Manji S, Roberson JR, Wiktor A, Vats S, Rush P, Diment S, Van Dyke DL. Prenatal diagnosis of 22q11. 2 deletion when ultrasound examination reveals a heart defect. Genetics in Medicine. 2001 Jan 1;3(1):65-6
Ms. LS is a G1P0 22 weeks of gestation. A routine anatomic survey ultrasound is performed and reveals a singleton fetus with ascites, pericardial effusion, and pleural effusion. Maternal labs include type “O” Rh(D) positive blood, a negative antibody screen, and low risk cell-free DNA screen. The peak systolic velocity of the middle cerebral artery measures 1.1 MoMs. What is the most likely underlying cause of these findings?
A. Aneuploidy
B. Cardiovascular abnormalities
C. Hematologic abnormalities
D. COngenital infections
E. Metabolic disorders
B. The ultrasound findings are consistent with hydrops fetalis given that more than two abnormal fluid collections are identified within this fetus: ascites, pleural effusion, and pericardial effusion. Another possible fluid collection for the diagnosis of hydrops would be generalized skin edema > 5 mm. Fetal anemia is not suspected given that the peak systolic velocity on Doppler imaging of the middle cerebral artery measures less than 1.5 MoMs for gestational age. This woman’s antibody screen was negative categorizing this case of hydrops fetalis as non-immune (not caused by red cell alloimmunization). Many different diagnoses can lead to the development of non-immune hydrops fetalis (NIHF), but many share common underlying pathophysiologic processes involving irregular fluid flow between the fetal vascular and interstitial spaces. Hypothesized mechanisms include increased central venous pressure, obstruction of venous/arterial blood flow, inadequate diastolic ventricular filling, hepatic venous congestion, hypoalbuminemia, increased capillary permeability, high-output cardiac failure, and lymphatic vessel dysplasia/obstruction. This woman’s cell-free fetal DNA screen was negative making the most common aneuploidies unlikely. Chromosome abnormalities such as monosomy X and trisomy 21 are common causes of NIHF. Although all of the answer choices are known causes of NIHF and should be considered in the work-up of such fetuses, the most common cause of NIHF in most series is cardiovascular abnormalities, accounting for about 20% of all cases. In most cardiac cases, NIHF is likely caused by increased central venous pressure (often due to right heart defects) or from inadequate diastolic ventricular filling (often due to tachyarrhythmias).
Society for Maternal-Fetal Medicine (SMFM), Norton ME, Chauhan SP, Dashe JS. Society for maternal-fetal medicine (SMFM) clinical guideline #7: nonimmune hydrops fetalis. Am J Obstet Gynecol. 2015 Feb;212(2):127-39.

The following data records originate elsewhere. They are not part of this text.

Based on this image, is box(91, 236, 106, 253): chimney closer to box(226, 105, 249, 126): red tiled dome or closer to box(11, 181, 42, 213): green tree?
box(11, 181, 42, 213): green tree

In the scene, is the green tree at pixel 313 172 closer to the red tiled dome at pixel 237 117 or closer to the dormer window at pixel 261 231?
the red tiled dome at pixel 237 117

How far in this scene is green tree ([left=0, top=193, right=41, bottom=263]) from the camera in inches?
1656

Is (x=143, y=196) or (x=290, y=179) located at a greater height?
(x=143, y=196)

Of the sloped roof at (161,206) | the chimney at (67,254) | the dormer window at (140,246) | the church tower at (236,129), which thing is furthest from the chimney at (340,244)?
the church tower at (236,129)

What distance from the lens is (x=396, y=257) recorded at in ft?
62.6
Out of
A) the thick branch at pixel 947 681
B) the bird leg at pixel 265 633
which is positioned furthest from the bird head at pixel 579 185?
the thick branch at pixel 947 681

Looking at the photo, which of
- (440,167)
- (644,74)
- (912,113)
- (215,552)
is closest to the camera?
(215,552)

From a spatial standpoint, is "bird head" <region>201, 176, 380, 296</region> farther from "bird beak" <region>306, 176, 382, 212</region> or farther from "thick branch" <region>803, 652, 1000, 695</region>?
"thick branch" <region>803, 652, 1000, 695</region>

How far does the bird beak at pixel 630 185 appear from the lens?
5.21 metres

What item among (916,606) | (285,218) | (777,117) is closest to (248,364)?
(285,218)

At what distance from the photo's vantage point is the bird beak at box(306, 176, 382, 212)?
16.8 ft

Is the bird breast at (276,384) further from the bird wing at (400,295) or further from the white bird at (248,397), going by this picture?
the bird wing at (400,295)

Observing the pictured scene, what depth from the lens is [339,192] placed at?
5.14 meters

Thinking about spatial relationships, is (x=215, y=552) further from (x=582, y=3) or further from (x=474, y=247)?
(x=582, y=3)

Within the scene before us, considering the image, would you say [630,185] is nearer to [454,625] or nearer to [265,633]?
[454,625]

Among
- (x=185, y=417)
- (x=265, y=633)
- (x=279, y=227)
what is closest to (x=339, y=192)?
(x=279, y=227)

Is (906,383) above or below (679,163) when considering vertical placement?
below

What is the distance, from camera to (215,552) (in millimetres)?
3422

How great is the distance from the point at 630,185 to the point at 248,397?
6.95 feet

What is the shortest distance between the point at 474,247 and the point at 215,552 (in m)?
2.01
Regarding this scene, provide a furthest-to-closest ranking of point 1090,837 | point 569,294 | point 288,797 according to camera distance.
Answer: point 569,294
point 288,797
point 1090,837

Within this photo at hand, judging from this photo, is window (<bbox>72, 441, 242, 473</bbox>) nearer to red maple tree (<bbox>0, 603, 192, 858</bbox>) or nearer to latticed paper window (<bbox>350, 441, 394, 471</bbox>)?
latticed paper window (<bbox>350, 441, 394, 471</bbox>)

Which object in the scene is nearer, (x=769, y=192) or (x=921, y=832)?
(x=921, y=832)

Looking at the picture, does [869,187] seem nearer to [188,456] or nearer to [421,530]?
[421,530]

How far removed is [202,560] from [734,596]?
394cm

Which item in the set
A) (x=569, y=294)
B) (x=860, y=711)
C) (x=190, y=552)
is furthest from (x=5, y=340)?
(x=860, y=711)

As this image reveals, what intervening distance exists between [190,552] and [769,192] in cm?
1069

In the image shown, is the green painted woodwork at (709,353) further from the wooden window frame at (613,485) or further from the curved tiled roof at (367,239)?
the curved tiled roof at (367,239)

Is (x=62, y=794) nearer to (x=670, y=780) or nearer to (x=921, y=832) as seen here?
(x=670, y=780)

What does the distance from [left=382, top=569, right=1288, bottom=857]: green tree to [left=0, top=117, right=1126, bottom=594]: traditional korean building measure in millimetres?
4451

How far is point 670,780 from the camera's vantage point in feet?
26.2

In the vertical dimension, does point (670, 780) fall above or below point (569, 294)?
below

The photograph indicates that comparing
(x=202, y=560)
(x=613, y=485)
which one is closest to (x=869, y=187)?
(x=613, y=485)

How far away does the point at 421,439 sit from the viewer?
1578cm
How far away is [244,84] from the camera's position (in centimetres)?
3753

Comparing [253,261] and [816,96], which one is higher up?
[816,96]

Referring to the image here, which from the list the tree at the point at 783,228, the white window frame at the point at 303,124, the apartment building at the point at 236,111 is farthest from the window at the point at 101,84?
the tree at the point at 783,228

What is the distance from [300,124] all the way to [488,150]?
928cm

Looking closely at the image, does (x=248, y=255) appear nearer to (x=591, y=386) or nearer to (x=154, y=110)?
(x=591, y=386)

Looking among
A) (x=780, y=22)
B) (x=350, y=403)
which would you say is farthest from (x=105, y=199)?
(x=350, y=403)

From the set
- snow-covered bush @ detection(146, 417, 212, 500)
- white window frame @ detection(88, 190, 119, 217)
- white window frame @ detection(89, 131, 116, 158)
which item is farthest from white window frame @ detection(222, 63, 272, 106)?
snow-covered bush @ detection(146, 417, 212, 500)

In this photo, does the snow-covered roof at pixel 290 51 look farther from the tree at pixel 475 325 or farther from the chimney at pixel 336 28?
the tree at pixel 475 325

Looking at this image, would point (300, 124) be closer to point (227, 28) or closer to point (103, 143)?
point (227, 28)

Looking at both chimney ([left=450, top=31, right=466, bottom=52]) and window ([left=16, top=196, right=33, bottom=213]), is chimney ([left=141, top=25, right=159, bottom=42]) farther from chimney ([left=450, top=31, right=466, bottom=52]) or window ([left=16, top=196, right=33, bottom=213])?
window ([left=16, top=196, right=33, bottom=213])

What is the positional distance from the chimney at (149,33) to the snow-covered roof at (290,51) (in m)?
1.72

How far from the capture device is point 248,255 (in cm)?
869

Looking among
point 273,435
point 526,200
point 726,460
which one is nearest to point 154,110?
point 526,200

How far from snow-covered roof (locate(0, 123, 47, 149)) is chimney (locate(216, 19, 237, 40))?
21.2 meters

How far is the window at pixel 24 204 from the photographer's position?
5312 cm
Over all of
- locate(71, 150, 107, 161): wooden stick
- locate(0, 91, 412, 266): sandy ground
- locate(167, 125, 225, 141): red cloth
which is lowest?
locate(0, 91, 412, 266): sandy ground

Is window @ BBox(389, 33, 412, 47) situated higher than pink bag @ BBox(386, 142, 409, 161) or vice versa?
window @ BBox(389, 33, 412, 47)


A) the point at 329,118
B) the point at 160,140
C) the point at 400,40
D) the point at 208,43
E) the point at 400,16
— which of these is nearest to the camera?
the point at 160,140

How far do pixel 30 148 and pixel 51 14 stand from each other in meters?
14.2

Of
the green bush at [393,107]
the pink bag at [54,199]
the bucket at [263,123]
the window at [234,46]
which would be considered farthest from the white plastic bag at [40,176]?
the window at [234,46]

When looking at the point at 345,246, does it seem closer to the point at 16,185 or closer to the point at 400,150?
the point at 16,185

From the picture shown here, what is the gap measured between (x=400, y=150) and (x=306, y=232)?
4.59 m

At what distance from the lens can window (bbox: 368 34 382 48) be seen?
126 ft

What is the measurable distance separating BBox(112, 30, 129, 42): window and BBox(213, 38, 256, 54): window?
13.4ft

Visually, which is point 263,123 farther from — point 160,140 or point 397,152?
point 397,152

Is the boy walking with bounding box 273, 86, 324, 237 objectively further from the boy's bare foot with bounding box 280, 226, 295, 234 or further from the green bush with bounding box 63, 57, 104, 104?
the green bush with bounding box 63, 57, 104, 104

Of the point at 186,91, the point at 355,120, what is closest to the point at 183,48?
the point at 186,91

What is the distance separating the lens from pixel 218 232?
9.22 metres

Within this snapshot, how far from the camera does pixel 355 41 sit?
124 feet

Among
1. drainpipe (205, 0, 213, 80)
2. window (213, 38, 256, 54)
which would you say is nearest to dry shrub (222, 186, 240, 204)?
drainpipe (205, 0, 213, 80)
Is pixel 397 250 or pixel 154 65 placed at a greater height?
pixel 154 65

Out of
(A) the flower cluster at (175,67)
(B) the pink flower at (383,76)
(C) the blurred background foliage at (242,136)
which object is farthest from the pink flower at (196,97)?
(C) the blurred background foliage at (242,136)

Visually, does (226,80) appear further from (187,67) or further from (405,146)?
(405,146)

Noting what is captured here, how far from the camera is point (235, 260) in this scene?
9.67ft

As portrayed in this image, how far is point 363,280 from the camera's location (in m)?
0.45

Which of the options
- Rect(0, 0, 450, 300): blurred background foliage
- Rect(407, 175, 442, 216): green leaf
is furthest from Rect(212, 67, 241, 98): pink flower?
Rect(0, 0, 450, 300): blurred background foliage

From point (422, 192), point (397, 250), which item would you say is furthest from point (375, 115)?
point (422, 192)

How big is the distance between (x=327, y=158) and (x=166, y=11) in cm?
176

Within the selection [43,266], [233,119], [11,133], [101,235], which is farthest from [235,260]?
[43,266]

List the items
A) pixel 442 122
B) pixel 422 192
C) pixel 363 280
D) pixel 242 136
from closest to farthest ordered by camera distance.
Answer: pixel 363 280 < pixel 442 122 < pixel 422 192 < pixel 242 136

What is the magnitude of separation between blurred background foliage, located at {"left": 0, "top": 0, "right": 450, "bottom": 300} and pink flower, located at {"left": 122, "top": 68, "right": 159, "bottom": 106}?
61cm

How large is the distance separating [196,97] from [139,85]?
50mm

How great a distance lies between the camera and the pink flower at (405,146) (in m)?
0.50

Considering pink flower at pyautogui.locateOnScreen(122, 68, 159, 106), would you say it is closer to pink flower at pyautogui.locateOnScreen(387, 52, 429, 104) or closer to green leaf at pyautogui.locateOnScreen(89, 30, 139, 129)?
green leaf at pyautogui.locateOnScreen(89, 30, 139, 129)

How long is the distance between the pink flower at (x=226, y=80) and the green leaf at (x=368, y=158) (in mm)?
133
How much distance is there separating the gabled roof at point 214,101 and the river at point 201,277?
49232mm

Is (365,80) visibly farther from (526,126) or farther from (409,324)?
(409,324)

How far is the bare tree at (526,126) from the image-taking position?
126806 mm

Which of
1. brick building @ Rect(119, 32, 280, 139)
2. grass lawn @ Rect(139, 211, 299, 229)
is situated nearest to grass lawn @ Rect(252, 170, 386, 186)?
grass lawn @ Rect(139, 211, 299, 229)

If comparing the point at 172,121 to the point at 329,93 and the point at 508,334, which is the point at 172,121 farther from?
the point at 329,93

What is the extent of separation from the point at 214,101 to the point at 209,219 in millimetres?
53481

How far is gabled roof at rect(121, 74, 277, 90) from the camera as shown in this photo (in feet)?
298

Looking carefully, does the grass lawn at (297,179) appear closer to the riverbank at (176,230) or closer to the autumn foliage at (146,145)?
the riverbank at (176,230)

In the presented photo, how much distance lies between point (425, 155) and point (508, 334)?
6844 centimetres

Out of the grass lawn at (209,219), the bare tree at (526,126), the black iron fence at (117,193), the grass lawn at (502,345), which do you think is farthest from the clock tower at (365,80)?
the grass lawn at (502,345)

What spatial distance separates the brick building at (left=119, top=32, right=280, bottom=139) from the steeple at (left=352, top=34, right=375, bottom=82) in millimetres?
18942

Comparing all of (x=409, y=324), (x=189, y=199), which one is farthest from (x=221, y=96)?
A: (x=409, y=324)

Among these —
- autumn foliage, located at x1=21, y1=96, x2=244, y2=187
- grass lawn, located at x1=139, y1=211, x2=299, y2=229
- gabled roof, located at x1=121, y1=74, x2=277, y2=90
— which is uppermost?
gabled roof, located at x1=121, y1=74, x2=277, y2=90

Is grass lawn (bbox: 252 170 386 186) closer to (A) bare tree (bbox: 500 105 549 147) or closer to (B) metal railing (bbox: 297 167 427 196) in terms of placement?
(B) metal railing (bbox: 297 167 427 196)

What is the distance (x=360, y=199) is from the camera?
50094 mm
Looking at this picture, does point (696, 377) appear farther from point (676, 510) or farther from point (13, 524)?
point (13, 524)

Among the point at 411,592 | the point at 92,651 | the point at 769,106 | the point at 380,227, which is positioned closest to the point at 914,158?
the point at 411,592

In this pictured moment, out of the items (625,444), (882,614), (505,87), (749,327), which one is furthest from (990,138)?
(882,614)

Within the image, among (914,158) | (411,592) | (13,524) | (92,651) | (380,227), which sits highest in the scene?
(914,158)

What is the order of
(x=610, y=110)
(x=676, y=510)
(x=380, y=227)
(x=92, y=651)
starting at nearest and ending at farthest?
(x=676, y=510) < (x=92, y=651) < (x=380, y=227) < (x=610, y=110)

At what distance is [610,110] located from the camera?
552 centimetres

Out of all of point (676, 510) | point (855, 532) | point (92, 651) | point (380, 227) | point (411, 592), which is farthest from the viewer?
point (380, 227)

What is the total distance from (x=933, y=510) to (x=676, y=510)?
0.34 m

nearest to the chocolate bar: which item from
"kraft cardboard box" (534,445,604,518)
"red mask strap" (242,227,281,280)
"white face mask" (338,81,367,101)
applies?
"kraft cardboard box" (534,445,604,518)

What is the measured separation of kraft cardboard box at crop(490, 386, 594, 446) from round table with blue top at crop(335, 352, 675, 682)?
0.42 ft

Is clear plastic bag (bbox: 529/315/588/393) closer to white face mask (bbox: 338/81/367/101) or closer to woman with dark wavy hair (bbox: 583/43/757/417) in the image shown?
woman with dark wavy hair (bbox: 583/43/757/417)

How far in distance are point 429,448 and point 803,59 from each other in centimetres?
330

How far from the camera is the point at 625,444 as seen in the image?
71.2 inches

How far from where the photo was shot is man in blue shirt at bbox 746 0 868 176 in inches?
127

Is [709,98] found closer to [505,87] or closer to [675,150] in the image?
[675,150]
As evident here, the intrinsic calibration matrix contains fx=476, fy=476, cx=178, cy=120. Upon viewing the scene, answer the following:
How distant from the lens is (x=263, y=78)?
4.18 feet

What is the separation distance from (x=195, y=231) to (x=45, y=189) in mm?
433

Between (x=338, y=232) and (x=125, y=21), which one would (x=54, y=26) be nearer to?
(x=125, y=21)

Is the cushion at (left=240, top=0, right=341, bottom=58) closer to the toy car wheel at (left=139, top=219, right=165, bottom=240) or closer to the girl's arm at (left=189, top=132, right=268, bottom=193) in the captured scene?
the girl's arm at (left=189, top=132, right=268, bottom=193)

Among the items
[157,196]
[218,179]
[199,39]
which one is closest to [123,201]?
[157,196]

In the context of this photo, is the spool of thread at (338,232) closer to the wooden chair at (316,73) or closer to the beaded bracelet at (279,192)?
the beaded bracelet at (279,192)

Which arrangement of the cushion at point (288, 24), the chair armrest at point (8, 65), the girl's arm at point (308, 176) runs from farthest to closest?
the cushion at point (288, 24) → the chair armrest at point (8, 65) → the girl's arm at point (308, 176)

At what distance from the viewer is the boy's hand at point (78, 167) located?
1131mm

- A 32 year old G4P0211 at 13 weeks of gestation presents for consultation. Her obstetric history is significant for a stillbirth at 33 weeks due to hydrops later attributed to hemolytic disease of the newborn followed by a pregnancy that required intrauterine fetal transfusions and delivery at 35 weeks. This pregnancy is with the same partner, who is known to be homozygous for the D antigen. Which of the following is the best plan?
A. Draw maternal blood for cell-free DNA to test for fetal Rh (D)
B. Draw monthly titres and if they exceed critical levels begin MCA-PSV surveillance
C. Draw monthly titers and if they exceed critical levels perform an amniocentesis. Base management on OD450 results.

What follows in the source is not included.